Background and purpose: The burden of intracerebral hemorrhage associated with oral anticoagulants (OAC-ICH) is growing. However, little is known about the pathophysiology of W-ICH. Herein, we refine a mouse model of OAC-ICH using repetitive T2* MRI to describe kinetics of hematoma enlargement, and establish a benchside point of care INR assay (PoC) for assessment of anticoagulation.
Methods: C57/BL6 mice drank warfarin (0.4mg/kg/24h) in their water. ICH was induced by stereotactic injection of collagenase type VII (0.045U) into the left striatum. Hemorrhagic blood volume was quantified by MRI T2* images and on cryosections 48h after ICH induction. Kinetics of hematoma expansion were compared in strongly, moderately, and non-anticoagulated mice using repeated MRI T2* imaging. The PoC INR technique was validated against standard laboratory INR, and tail vein bleeding time (TVBT).

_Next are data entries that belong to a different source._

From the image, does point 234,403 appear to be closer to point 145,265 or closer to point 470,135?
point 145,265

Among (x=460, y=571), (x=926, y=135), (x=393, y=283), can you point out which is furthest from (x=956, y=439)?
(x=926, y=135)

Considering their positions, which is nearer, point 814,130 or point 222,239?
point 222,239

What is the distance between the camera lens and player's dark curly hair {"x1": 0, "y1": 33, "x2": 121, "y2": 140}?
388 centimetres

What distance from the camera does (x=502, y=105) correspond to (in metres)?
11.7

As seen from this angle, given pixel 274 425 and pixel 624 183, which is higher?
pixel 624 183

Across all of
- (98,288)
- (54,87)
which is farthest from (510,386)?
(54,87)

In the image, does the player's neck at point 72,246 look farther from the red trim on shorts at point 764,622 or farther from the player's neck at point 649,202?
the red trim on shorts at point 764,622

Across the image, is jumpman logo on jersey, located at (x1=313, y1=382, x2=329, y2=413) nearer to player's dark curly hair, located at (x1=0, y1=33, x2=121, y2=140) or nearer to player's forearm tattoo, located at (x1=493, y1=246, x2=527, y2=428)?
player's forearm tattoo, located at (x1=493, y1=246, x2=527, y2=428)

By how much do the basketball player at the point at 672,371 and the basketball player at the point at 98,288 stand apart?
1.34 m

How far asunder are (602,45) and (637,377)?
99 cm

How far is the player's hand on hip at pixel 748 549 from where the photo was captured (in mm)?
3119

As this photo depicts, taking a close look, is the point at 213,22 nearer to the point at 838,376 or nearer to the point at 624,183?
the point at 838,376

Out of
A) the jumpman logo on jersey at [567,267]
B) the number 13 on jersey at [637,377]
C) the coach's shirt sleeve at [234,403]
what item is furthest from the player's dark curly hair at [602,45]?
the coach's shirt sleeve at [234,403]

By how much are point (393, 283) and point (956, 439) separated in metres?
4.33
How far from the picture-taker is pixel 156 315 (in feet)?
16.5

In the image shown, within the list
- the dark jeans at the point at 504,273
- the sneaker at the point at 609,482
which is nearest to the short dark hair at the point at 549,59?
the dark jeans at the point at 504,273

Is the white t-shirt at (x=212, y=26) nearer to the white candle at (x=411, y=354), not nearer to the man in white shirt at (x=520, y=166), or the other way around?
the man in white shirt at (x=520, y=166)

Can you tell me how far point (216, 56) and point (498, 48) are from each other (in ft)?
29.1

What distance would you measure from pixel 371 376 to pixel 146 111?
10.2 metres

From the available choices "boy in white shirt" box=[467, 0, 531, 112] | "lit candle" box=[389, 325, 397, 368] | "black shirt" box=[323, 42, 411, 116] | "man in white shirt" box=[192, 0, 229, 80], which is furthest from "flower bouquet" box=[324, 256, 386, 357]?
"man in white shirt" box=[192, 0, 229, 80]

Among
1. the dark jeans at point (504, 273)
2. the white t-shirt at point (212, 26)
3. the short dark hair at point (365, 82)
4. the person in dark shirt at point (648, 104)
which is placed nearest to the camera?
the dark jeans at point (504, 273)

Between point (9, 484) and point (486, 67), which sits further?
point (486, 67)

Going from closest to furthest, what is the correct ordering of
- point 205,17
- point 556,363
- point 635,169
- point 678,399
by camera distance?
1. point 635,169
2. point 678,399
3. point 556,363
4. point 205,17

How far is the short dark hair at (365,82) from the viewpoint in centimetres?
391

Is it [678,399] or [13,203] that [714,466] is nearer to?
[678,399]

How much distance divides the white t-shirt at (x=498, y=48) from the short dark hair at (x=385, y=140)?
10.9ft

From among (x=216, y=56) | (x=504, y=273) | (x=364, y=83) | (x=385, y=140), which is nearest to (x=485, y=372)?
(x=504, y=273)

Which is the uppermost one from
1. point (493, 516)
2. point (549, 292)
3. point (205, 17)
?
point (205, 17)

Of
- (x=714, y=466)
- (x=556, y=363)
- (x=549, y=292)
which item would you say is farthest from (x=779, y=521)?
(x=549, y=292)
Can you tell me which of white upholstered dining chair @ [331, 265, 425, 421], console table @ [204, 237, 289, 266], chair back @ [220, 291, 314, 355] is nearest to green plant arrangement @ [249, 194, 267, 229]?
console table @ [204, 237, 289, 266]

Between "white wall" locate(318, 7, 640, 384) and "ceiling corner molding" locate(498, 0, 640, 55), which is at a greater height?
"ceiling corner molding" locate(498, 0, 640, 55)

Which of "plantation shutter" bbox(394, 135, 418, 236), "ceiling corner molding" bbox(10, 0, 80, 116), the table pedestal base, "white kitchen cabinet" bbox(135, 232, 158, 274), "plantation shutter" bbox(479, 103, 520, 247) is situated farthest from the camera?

Results: PoC INR correlated with central laboratory measurements (r=0.989; p<0.0001) and with TVBT (r=0.982; p<0.0001). Hematoma volume was 21.2+/-6.7mm(3) in heavily (PoC INR 4-5), 12.3+/-4.8 in moderately (INR 2-3), and 8.6+/-3.3 in non-anticoagulated mice (INR<1.2). Hematoma volume determined from cryosections and T2* MRI correlated well (r=0.922). Strength of anticoagulation was associated with neurologic outcome. Hematoma enlargement occurred mainly during the first 3h in anticoagulated mice.
Conclusions: PoC allows repeated benchside INR measurements in individual mice which reflect the level of anticoagulation. Stronger anticoagulation results in larger hematoma volumes. As hematoma enlargement occurs mainly during the first hours, potential hemostatic therapies should be tested early in this OAC-ICH model.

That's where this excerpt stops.